During the three months ended November 30, 2021, the Company raised $25,000 from a note payable form a related party compared to $330,534 for three months ended November 30, 2020. During the three months ended November 30, 2020, the Company raised $200,000 from the sale of common stock and received a total of $130,534 of loans from our Chief Executive Officer.
The unaudited condensed financial statements included in this report have been prepared assuming a continuation of the Company as a going concern. The Company had negative cash flows from operations for the three months ended November 30, 2021 and the year ended August 31, 2021 and had a working capital deficit at November 30, 2021 and August 31, 2021. This raises substantial doubt about our ability to continue as a going concern.
14
We have not generated positive cash flows from operating activities. Our primary source of capital has been from the sale of equity and convertible debt securities. Our primary use of capital has been for professional fees and selling, general and administrative costs. We have no committed sources of capital and will need to raise additional capital to continue and expand our operations. Additional capital may not be available on terms acceptable to us, or at all.
In addition, the COVID-19 pandemic may negatively affect our operations, including by limiting access to our facilities, customers, management, and professional advisors, and by causing delays and constraints in manufacturing and shipping of our products. These factors, in turn, may negatively impact our operations, financial condition and demand for our products, and our ability to raise capital on acceptable terms, or at all.
Off-Balance Sheet Arrangements
We have no significant off-balance sheet arrangements that have or are reasonably likely to have a current or future effect on our financial condition, changes in financial condition, revenues or expenses, results of operations, liquidity, capital expenditures or capital resources.
Critical accounting policies and estimates
The preparation of financial statements in conformity with GAAP requires management to make estimates and assumptions that affect the reported amount of assets and liabilities, the disclosure of contingent assets and liabilities and the reported amounts of revenue and expenses during the reported periods.

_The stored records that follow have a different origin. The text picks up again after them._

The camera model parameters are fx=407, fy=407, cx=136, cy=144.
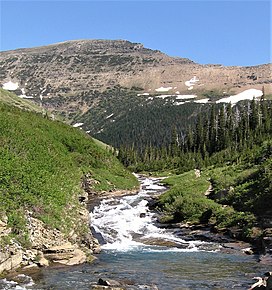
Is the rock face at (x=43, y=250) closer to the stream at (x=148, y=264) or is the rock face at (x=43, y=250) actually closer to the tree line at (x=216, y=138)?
the stream at (x=148, y=264)

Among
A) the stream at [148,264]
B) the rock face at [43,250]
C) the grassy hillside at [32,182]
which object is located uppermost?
the grassy hillside at [32,182]

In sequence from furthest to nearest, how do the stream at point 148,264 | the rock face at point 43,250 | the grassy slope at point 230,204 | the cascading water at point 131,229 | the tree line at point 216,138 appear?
1. the tree line at point 216,138
2. the grassy slope at point 230,204
3. the cascading water at point 131,229
4. the rock face at point 43,250
5. the stream at point 148,264

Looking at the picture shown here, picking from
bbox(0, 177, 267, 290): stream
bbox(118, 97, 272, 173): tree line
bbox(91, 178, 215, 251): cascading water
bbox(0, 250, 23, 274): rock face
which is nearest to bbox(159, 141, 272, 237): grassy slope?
bbox(91, 178, 215, 251): cascading water

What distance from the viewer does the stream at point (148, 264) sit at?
20.1 meters

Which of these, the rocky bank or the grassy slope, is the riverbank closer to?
the grassy slope

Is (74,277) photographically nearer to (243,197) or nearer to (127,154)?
(243,197)

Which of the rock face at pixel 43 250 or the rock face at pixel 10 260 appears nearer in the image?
the rock face at pixel 10 260

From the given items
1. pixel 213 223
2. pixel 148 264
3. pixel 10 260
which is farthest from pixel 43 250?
pixel 213 223

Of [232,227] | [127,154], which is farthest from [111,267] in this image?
[127,154]

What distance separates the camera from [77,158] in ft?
173

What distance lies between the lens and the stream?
20.1m

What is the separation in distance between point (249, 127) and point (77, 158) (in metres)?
88.7

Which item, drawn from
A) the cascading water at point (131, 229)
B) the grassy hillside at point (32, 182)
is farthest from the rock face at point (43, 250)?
the cascading water at point (131, 229)

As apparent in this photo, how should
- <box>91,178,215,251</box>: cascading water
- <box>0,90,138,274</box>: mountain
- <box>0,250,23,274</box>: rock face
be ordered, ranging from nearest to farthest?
1. <box>0,250,23,274</box>: rock face
2. <box>0,90,138,274</box>: mountain
3. <box>91,178,215,251</box>: cascading water
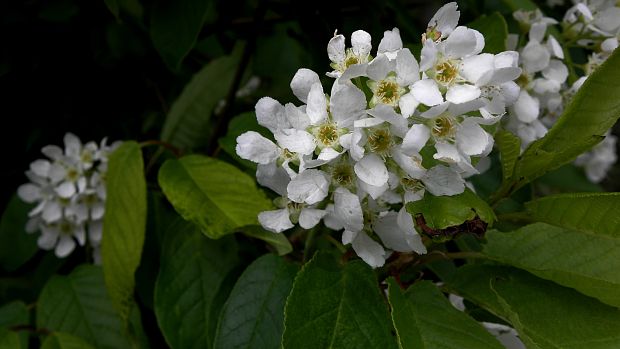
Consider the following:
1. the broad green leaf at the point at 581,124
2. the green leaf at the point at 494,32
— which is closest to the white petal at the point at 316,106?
the broad green leaf at the point at 581,124

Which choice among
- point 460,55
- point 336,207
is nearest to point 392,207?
point 336,207

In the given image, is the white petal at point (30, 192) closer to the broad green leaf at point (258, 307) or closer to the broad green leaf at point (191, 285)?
the broad green leaf at point (191, 285)

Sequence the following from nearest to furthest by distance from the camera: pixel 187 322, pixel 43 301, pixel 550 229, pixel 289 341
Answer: pixel 289 341 → pixel 550 229 → pixel 187 322 → pixel 43 301

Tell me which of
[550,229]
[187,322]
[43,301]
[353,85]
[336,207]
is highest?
[353,85]

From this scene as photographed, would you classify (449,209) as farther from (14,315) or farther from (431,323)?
(14,315)

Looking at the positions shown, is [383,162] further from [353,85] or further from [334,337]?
[334,337]

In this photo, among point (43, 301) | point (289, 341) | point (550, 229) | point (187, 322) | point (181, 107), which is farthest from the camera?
point (181, 107)
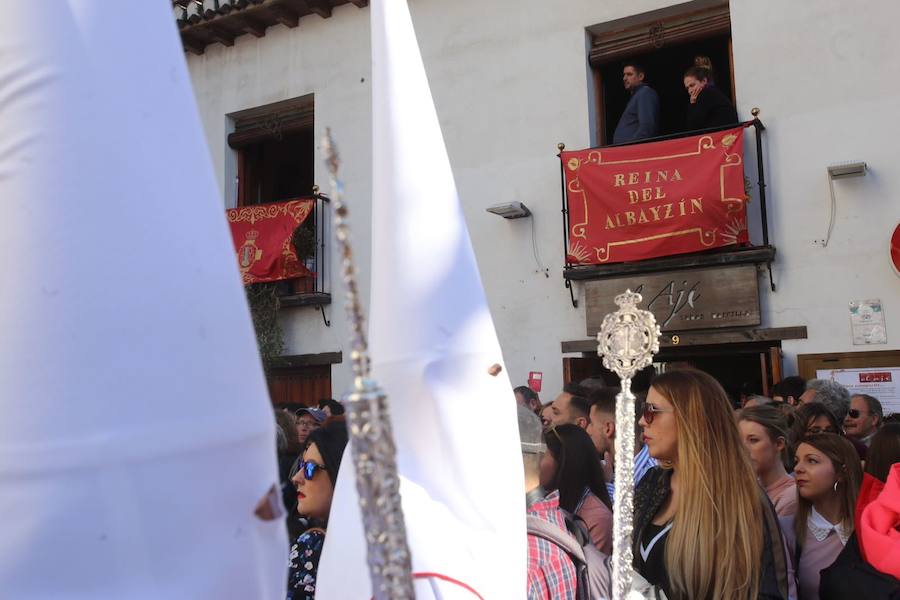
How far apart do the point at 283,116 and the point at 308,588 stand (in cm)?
918

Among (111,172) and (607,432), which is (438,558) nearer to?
(111,172)

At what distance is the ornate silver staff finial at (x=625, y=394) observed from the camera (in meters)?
1.73

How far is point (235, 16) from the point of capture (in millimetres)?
10430

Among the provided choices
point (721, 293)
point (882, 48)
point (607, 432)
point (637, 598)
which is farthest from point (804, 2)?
point (637, 598)

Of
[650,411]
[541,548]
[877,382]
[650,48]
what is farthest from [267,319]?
[541,548]

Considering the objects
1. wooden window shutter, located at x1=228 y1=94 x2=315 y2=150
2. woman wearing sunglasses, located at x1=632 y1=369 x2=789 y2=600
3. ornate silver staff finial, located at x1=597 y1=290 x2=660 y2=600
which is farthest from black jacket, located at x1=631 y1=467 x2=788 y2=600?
wooden window shutter, located at x1=228 y1=94 x2=315 y2=150

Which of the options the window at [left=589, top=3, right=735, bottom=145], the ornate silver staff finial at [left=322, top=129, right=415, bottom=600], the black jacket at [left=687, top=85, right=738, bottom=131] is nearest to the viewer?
the ornate silver staff finial at [left=322, top=129, right=415, bottom=600]

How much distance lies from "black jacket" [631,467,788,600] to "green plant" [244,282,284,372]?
7.49 m

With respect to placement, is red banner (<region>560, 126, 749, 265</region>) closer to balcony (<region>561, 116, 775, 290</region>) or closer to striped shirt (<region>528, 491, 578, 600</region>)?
balcony (<region>561, 116, 775, 290</region>)

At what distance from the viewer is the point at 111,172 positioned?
830mm

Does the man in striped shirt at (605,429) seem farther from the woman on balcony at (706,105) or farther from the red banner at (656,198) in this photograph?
the woman on balcony at (706,105)

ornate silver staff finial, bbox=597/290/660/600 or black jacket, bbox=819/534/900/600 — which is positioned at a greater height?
ornate silver staff finial, bbox=597/290/660/600

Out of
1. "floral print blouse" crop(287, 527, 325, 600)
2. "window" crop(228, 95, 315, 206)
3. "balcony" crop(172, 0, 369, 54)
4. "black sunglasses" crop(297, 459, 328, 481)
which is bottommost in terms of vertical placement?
"floral print blouse" crop(287, 527, 325, 600)

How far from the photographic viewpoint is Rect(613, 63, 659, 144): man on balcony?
27.5 ft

The more critical accounting estimates include estimates related to revenue recognition and accounts receivable allowances. We also have other key accounting policies, which involve the use of estimates, judgments and assumptions that are significant to understanding our results, which are described below and in Note 1 to our financial statements appearing elsewhere in this report.
Accounts Receivable
Accounts receivable are recorded at fair value on the date revenue is recognized. The Company provides allowances for doubtful accounts for estimated losses resulting from the inability of its customers to repay their obligation. If the financial condition of the Company’s customers were to deteriorate, resulting in an impairment of their ability to repay, additional allowances may be required. The Company provides for potential uncollectible accounts receivable based on specific customer identification and historical collection experience adjusted for existing market conditions. If market conditions decline, actual collection experience may not meet expectations and may result in decreased cash flows and increased bad debt expense.
Inventory
Inventories are stated at the lower of cost or net realizable value. Cost is determined by the first-in, first-out basis and net realizable value. Net realizable value is defined as sales price less cost of completion, disposition and transportation and a normal profit margin.
Income Taxes
We utilize the asset and liability method of accounting for income taxes. We recognize deferred tax liabilities or assets for the expected future tax consequences of temporary differences between the book and tax basis of assets and liabilities. We regularly assess the likelihood that our deferred tax assets will be recovered from future taxable income. We consider projected future taxable income and ongoing tax planning strategies in assessing the amount of the valuation allowance necessary to offset our deferred tax assets that will not be recoverable. We have recorded and continue to carry a full valuation allowance against our gross deferred tax assets that will not reverse against deferred tax liabilities within the scheduled reversal period. If we determine in the future that it is more likely than not that we will realize all or a portion of our deferred tax assets, we will adjust our valuation allowance in the period we make the determination. We expect to provide a full valuation allowance on our future tax benefits until we can sustain a level of profitability that demonstrates our ability to realize these assets.
15
Item 3. Quantitative and Qualitative Disclosures About Market Risk.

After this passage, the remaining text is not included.